Each line below from the one containing "[camera trap, expert-labeled]" through the one containing "common name: moose" should be output exactly as it stands, and no other line should appear.
------
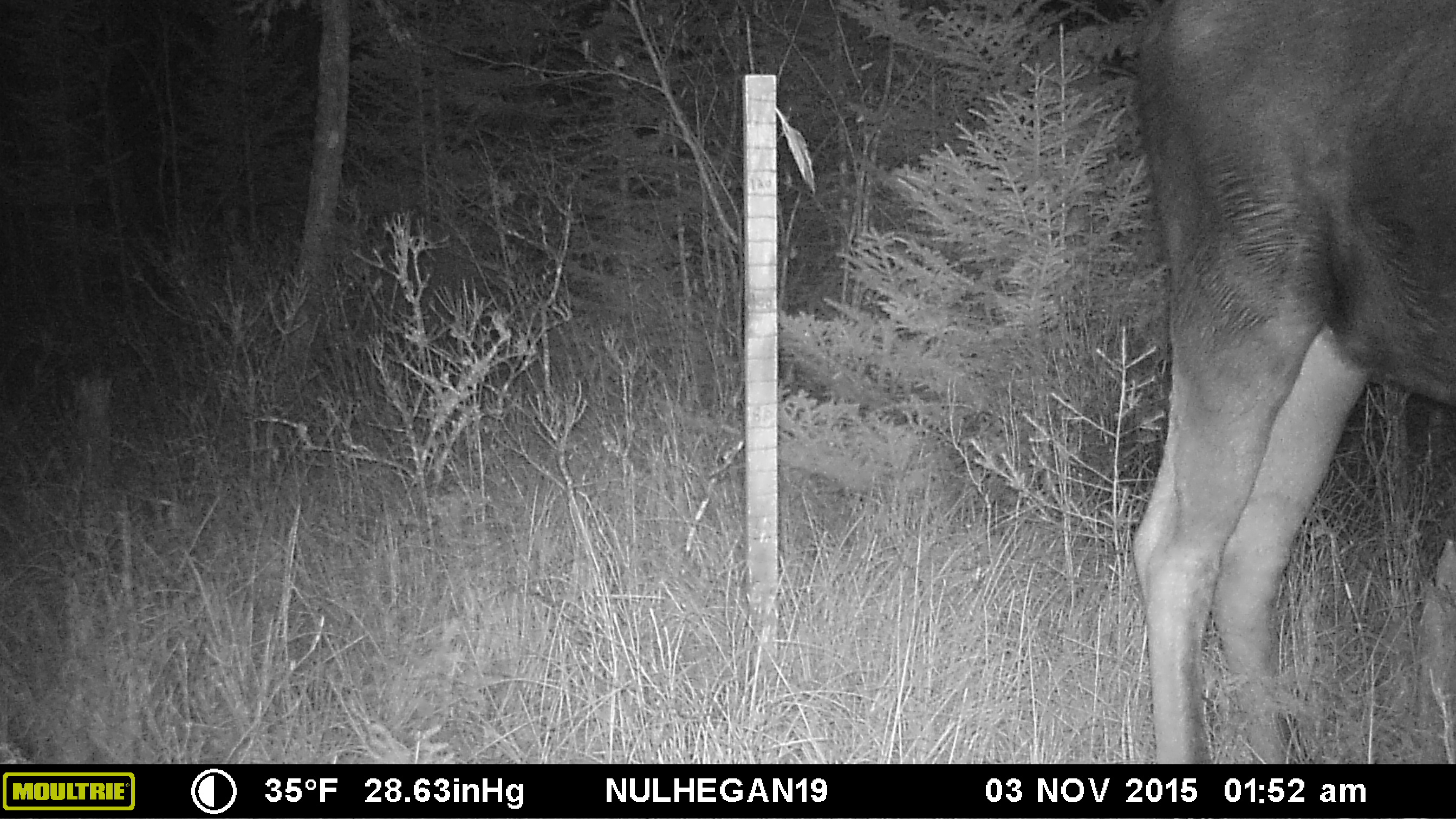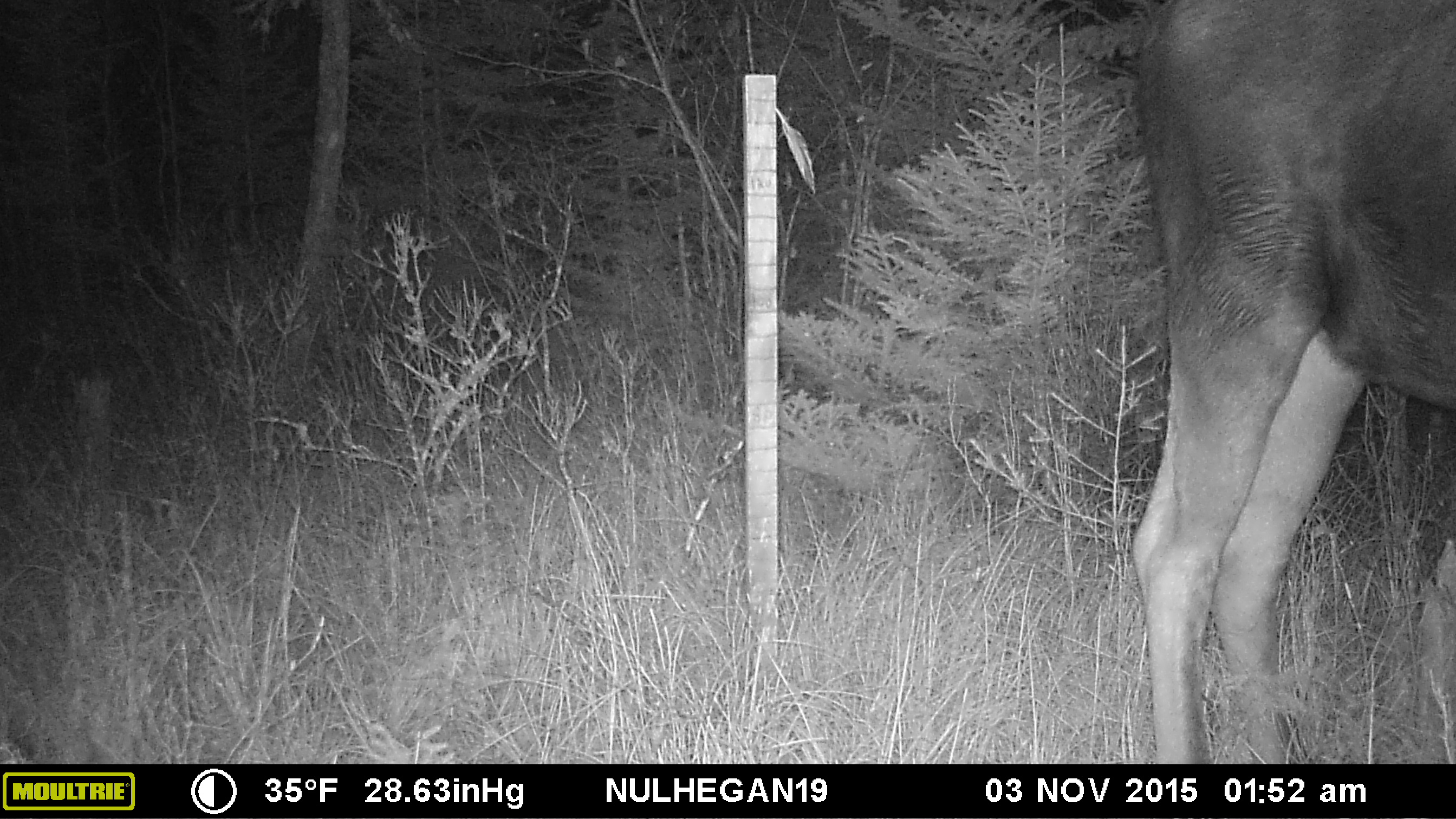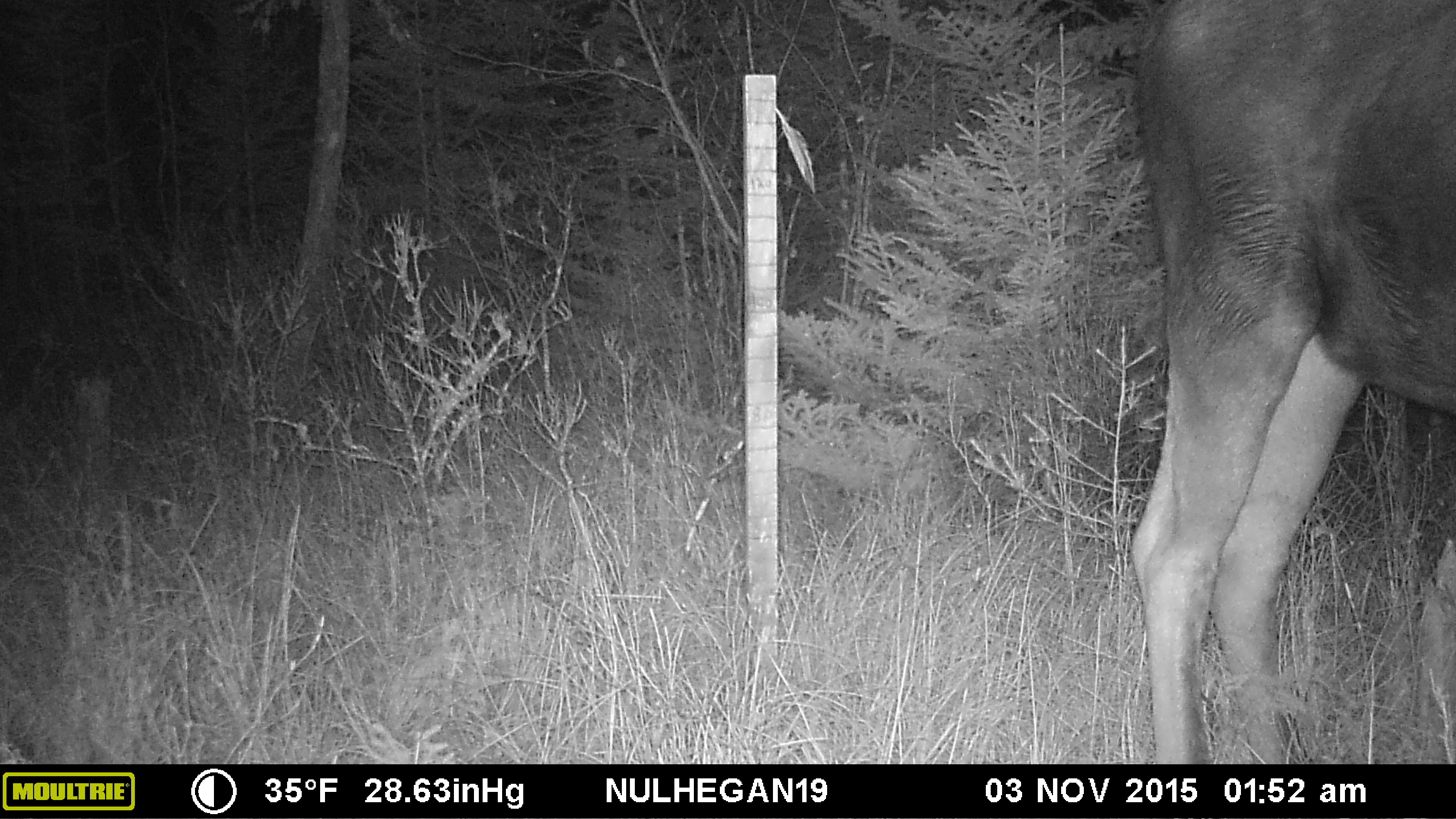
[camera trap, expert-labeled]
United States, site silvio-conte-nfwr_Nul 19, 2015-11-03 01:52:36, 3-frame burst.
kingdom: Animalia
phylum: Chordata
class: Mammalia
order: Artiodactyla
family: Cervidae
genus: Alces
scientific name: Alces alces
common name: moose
------
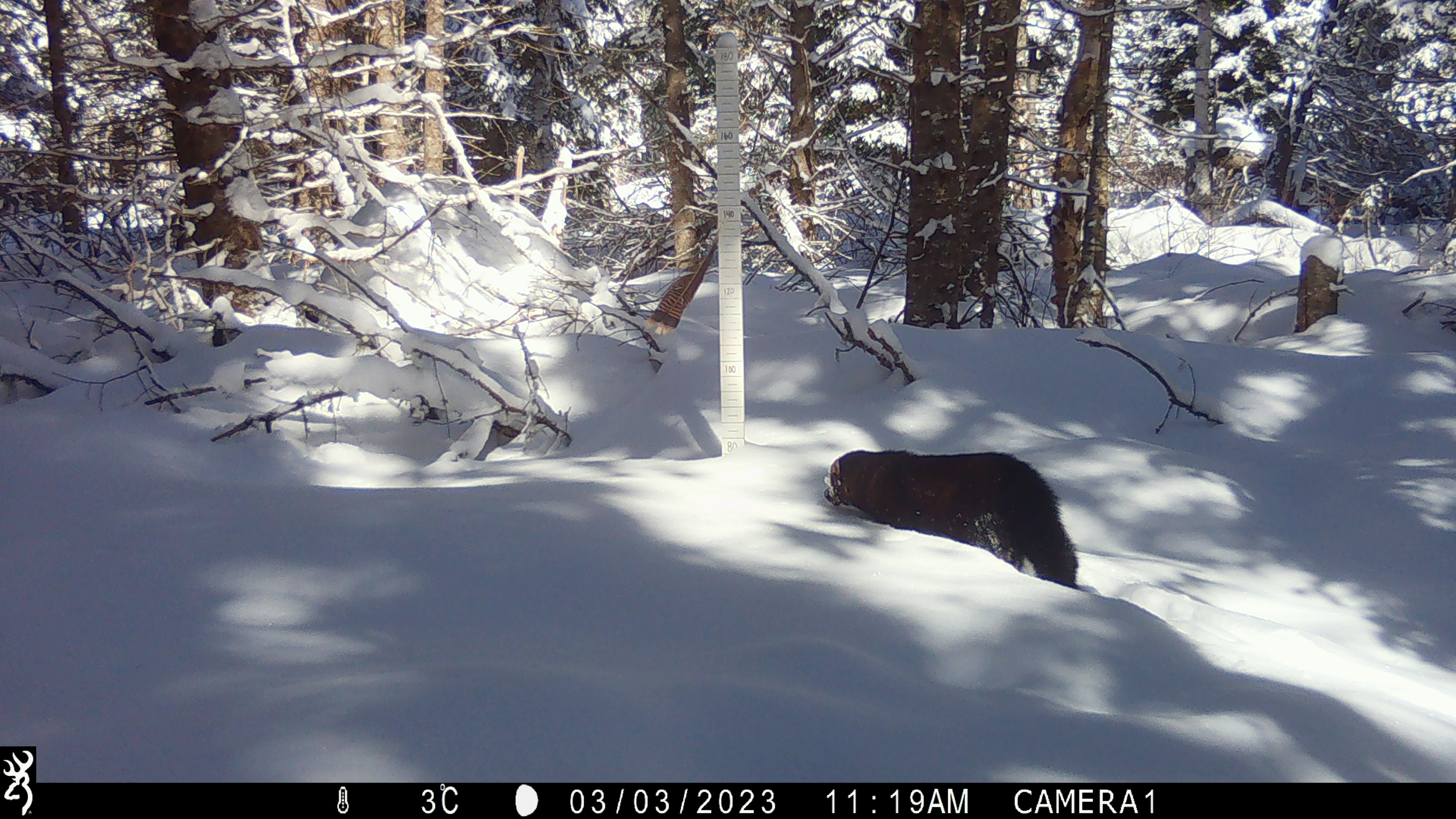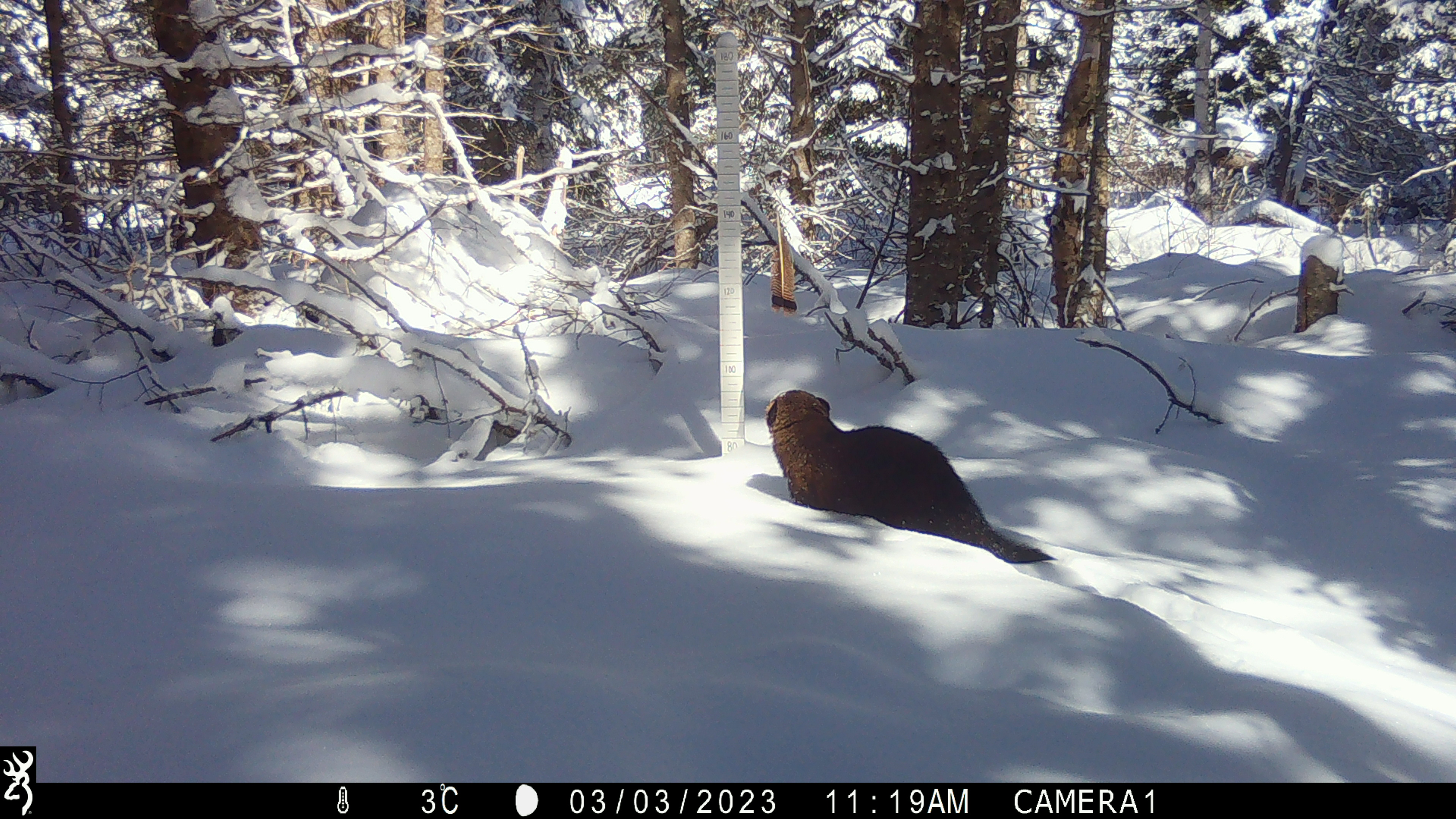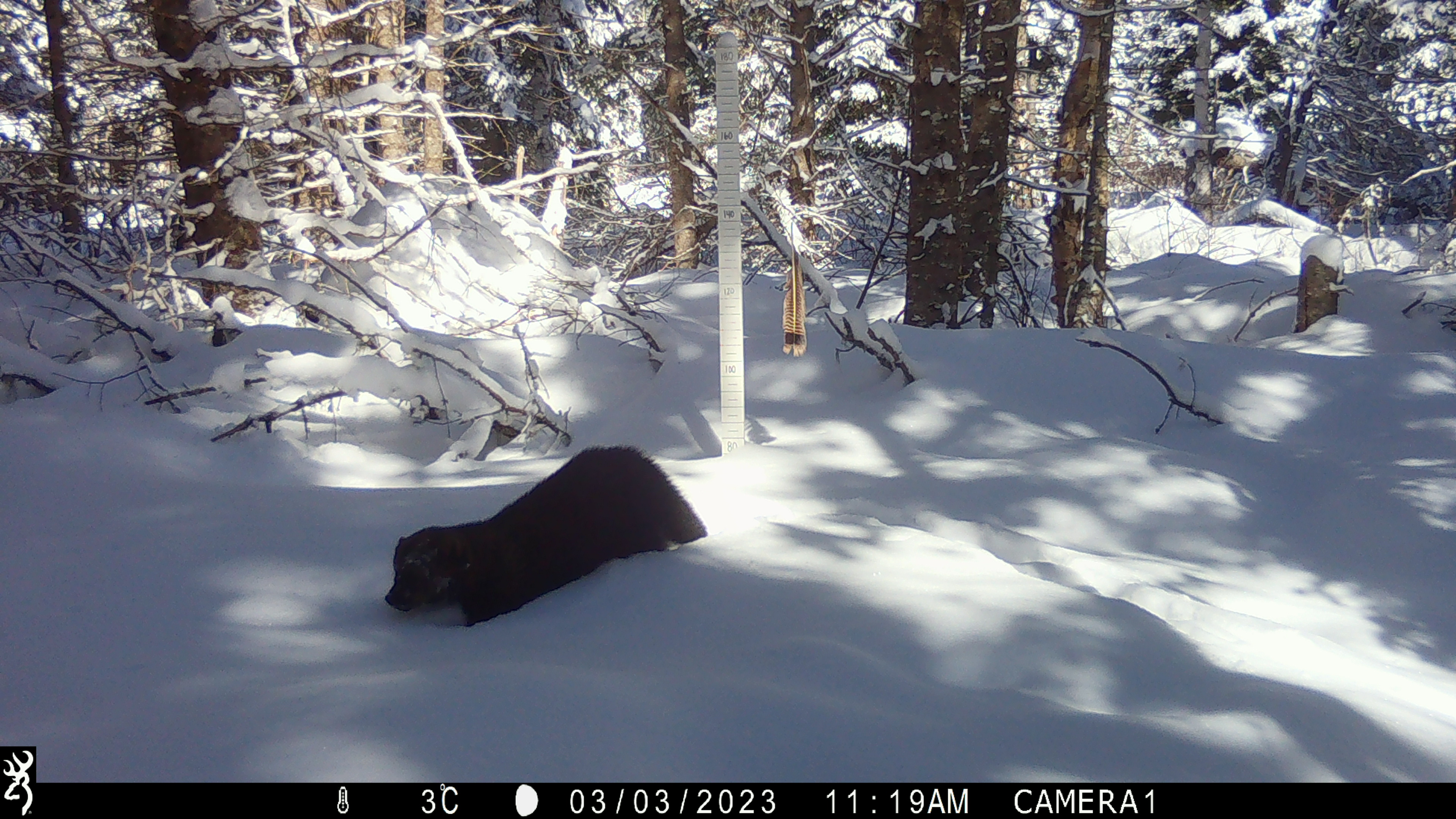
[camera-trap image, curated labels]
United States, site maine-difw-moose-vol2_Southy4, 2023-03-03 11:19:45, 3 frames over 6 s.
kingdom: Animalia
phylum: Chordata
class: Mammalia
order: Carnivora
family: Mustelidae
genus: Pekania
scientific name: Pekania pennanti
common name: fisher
------
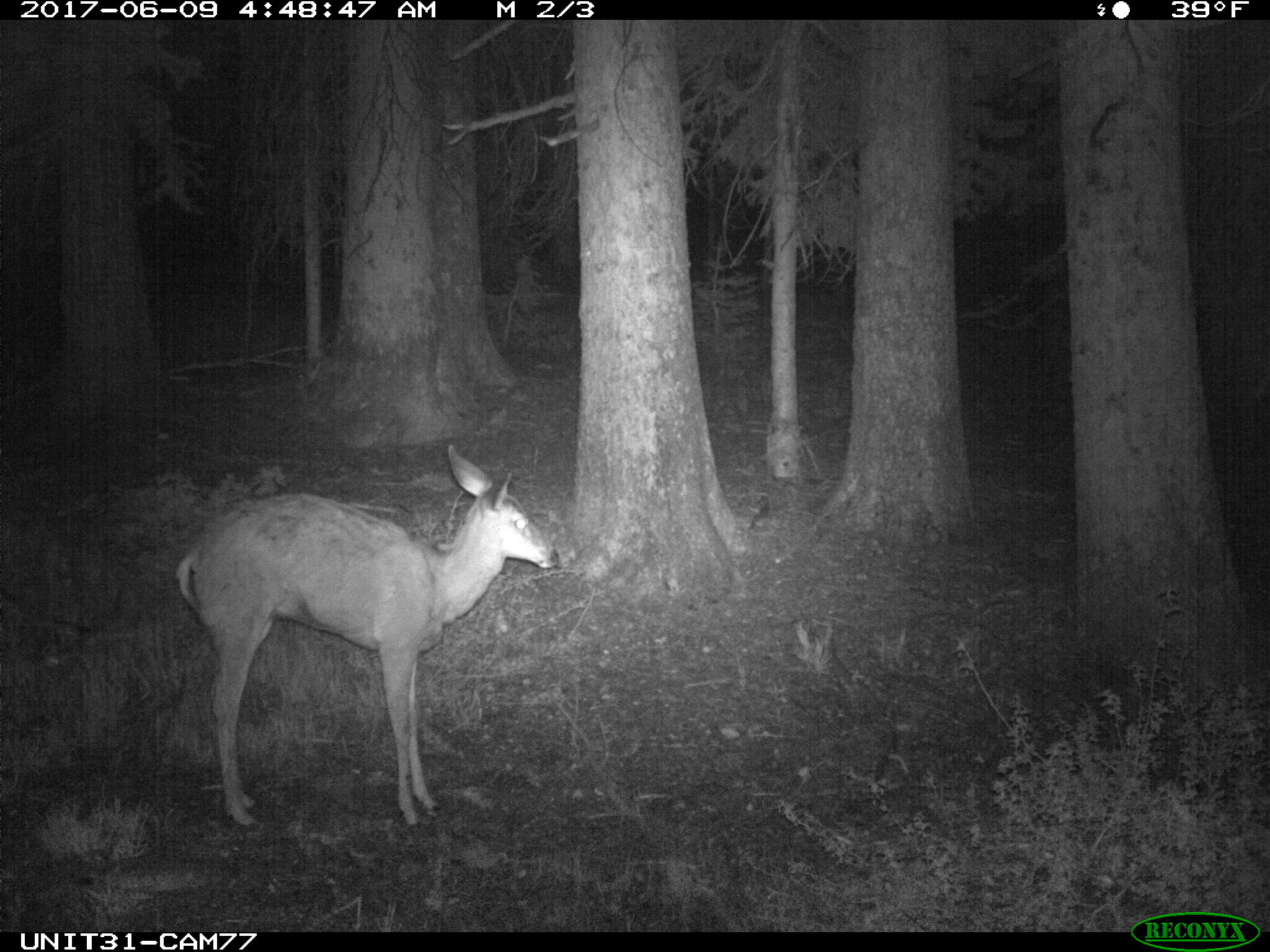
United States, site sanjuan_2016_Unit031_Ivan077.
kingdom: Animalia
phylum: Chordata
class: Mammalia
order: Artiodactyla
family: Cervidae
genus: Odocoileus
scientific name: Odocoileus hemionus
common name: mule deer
------
» Result of this exercise:
[camera trap, expert-labeled]
United States, site silvio-conte-nfwr_Nul 19, 2015-11-03 01:52:36, 3-frame burst.
kingdom: Animalia
phylum: Chordata
class: Mammalia
order: Artiodactyla
family: Cervidae
genus: Alces
scientific name: Alces alces
common name: moose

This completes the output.